Weather, Climatic and Ecological Impacts of Onshore Wind Farms

Abstract

Wind power is an environmentally sustainable technology that is likely to be part of the solution to the climate change, air pollution, and energy security problems. Despite many positive benefits, the rapid development of wind power has raised concerns about some potential adverse environmental impacts. While converting wind's kinetic energy into electricity, wind turbines (WTs) modify properties of the atmospheric boundary layer (ABL) including the vertical profiles and surface-atmosphere exchanges of energy, momentum, mass, moisture, and trace gases. Given the current installed capacity and the projected installation worldwide, wind farms (WFs) are likely becoming a major driver of manmade land use change on Earth.
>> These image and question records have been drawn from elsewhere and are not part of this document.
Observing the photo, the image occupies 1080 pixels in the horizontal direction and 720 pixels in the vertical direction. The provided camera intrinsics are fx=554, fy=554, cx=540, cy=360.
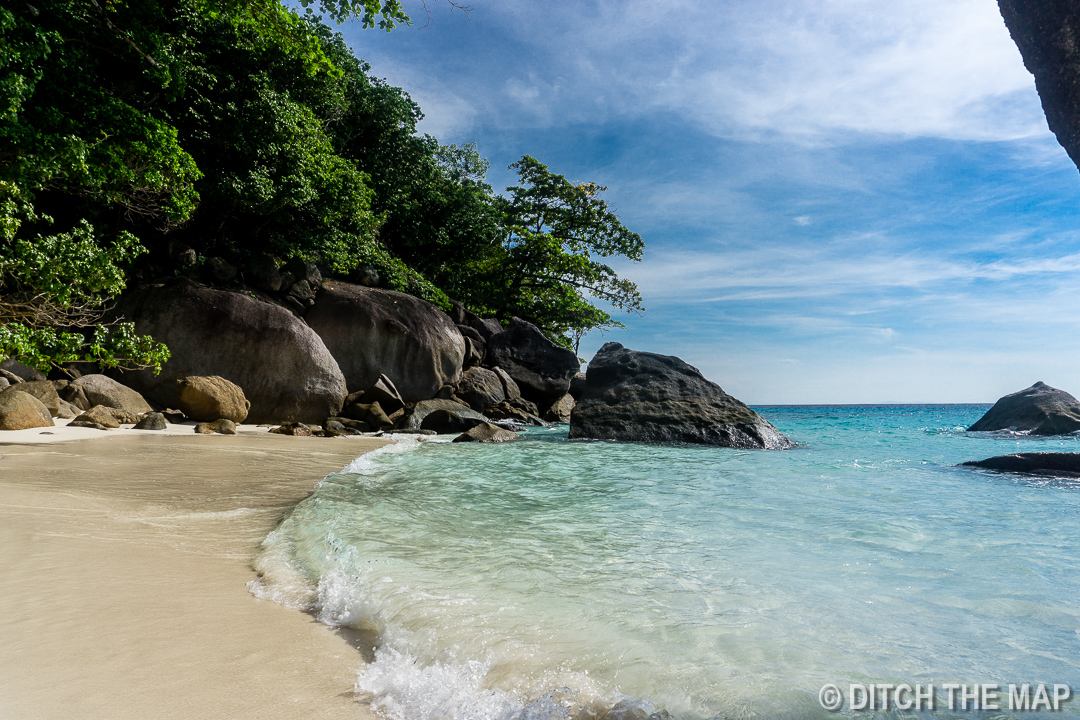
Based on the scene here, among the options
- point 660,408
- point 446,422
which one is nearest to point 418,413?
point 446,422

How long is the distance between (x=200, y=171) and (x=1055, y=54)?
42.3 feet

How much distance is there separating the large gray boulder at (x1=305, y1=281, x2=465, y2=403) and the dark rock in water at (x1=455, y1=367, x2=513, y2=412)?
2.99 feet

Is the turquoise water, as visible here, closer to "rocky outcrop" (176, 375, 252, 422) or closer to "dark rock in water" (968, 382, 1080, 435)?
"rocky outcrop" (176, 375, 252, 422)

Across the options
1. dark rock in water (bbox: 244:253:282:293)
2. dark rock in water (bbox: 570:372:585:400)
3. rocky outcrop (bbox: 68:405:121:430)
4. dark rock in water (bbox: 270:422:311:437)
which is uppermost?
dark rock in water (bbox: 244:253:282:293)

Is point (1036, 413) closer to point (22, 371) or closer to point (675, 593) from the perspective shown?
point (675, 593)

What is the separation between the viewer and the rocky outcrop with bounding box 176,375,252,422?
11.2 m

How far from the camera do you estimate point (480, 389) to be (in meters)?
17.7

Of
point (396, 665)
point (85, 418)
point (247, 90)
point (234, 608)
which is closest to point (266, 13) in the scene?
point (247, 90)

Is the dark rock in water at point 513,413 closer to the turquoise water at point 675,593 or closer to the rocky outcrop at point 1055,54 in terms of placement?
the turquoise water at point 675,593

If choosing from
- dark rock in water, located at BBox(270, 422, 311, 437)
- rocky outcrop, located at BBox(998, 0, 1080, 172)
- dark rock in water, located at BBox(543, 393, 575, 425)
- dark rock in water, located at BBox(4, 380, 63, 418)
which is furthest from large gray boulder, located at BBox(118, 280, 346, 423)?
rocky outcrop, located at BBox(998, 0, 1080, 172)

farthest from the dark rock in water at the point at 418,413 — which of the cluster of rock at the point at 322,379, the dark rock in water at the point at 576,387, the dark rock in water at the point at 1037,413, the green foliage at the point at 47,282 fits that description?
the dark rock in water at the point at 1037,413

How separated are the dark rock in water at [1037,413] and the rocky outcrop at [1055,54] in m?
18.4

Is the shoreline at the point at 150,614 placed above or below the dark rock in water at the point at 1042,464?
below

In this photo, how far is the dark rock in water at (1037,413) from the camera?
606 inches
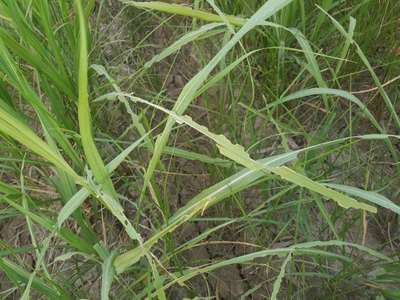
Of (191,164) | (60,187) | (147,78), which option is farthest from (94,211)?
(147,78)

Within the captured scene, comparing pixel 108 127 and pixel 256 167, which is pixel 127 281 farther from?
pixel 256 167

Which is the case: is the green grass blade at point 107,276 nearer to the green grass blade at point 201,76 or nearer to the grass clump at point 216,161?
the grass clump at point 216,161

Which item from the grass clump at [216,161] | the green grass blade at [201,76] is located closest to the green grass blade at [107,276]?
the grass clump at [216,161]

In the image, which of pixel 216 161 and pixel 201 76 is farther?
pixel 216 161

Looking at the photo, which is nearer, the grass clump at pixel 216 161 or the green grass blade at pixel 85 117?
the green grass blade at pixel 85 117

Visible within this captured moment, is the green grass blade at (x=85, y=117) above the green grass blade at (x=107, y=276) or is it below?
above

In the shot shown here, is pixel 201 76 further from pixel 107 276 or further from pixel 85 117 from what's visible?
pixel 107 276

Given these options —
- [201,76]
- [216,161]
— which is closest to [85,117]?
[201,76]

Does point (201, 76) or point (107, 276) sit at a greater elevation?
point (201, 76)
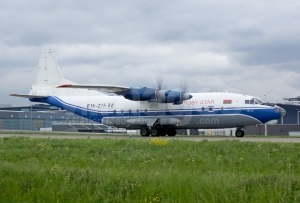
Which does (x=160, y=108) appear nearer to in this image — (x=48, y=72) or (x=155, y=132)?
(x=155, y=132)

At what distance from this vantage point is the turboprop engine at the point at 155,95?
35.2 m

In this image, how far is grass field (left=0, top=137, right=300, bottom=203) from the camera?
32.2ft

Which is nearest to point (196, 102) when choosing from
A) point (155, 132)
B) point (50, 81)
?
point (155, 132)

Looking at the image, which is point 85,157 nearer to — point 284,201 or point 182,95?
point 284,201

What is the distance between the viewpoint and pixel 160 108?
36719 mm

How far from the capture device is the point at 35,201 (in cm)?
1082

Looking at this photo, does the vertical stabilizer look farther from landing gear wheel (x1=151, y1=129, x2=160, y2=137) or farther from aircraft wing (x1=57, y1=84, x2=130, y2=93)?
landing gear wheel (x1=151, y1=129, x2=160, y2=137)

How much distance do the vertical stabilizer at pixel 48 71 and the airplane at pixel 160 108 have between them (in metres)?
0.95

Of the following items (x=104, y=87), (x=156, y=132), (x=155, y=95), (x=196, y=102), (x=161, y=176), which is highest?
(x=104, y=87)

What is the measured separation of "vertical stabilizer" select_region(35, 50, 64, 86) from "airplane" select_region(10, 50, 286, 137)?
95cm

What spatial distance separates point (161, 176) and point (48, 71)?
35.5 metres

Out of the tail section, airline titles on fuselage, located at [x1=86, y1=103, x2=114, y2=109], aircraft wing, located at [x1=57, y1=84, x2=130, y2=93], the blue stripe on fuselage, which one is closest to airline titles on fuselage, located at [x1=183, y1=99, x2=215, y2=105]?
the blue stripe on fuselage

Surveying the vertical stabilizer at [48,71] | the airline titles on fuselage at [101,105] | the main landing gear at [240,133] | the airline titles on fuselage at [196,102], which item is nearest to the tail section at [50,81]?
the vertical stabilizer at [48,71]

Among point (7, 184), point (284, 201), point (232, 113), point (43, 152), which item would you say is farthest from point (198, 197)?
point (232, 113)
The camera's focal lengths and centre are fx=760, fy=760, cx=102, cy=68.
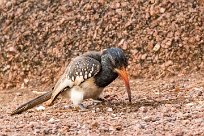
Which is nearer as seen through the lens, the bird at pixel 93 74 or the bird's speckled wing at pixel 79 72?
the bird at pixel 93 74

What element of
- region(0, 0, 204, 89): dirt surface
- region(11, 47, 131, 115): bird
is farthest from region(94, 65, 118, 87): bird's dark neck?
region(0, 0, 204, 89): dirt surface

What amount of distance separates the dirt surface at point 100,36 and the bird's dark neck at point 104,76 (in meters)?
3.15

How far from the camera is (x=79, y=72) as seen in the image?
978 cm

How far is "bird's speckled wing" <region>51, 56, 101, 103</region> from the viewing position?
9.70 meters

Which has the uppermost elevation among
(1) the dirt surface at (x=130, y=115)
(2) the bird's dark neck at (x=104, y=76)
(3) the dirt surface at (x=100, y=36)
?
(3) the dirt surface at (x=100, y=36)

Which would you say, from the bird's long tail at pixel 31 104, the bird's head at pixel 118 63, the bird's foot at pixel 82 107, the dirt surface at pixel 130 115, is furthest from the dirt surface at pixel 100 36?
the bird's head at pixel 118 63

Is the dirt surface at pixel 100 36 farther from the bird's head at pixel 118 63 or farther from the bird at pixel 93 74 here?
the bird's head at pixel 118 63

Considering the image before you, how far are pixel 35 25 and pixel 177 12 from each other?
268 centimetres

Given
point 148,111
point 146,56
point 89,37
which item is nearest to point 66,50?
point 89,37

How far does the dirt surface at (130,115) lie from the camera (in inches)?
315

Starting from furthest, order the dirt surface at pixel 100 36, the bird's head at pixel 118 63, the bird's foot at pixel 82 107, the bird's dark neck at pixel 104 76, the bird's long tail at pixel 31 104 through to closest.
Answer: the dirt surface at pixel 100 36
the bird's long tail at pixel 31 104
the bird's foot at pixel 82 107
the bird's dark neck at pixel 104 76
the bird's head at pixel 118 63

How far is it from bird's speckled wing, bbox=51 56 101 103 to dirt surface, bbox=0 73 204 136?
0.34 m

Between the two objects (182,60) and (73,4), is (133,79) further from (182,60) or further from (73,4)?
(73,4)

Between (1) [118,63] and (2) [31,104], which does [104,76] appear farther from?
(2) [31,104]
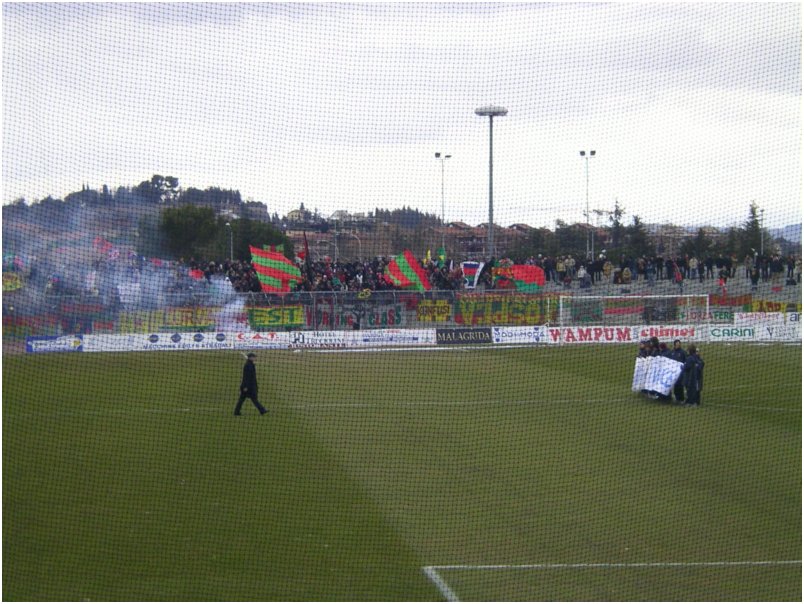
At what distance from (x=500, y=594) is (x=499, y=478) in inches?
156

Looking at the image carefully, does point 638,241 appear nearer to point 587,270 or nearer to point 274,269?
point 587,270

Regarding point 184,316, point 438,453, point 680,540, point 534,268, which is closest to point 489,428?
point 438,453

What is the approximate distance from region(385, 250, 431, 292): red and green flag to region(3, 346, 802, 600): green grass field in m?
5.86

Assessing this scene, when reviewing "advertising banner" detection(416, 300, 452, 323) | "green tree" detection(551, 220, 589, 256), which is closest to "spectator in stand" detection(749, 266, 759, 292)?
"green tree" detection(551, 220, 589, 256)

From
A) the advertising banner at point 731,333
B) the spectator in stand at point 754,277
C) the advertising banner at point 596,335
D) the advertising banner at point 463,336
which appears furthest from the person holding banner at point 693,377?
the advertising banner at point 731,333

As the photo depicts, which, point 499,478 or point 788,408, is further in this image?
point 788,408

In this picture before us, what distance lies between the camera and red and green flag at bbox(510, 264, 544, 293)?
23.4 meters

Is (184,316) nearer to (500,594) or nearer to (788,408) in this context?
(788,408)

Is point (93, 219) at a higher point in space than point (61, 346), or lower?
higher

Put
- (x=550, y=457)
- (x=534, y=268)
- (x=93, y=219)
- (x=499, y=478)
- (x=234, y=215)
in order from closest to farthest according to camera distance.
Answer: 1. (x=499, y=478)
2. (x=550, y=457)
3. (x=234, y=215)
4. (x=93, y=219)
5. (x=534, y=268)

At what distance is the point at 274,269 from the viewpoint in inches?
910

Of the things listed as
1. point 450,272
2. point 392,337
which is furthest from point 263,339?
point 450,272

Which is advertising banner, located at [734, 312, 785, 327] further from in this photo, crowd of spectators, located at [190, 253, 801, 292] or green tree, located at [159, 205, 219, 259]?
green tree, located at [159, 205, 219, 259]

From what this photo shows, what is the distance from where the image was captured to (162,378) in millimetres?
21484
Hence, understanding WT-atmosphere-surface interactions and assessing potential environmental impacts of WFs are of significant scientific, societal and economic importance. Here we review our progress in assessing potential impacts of onshore wind power on weather, climate and vegetation activity. A consensus is emerging based on observations and modeling studies that WFs cause a local to regional warming effect, particularly at nighttime, while the impacts on precipitation, wind patterns, crop yields and vegetation activity are uncertain. The warming effect results simply from vertical heat redistribution within the ABL due to turbine-enhanced vertical turbulent mixing in the wakes. At the global scale, with a substantial installation of WFs, mesoscale and climate models predicted large regional changes but small global impacts on temperature, while the impacts on precipitation, clouds, wind patterns and large-scale circulation have large uncertainties and are region specific and scale dependent. Despite increasing number of research efforts, our assessment of potential WF impacts is still very limited. Although the WF impacts are mostly local and limited to the near-surface ABL, this is the layer where we live and plants grow. Hence, more studies are needed to improve our understanding of WT-atmosphere-surface interactions and our capability to model and project the weather, climatic and ecological impacts of large WFs.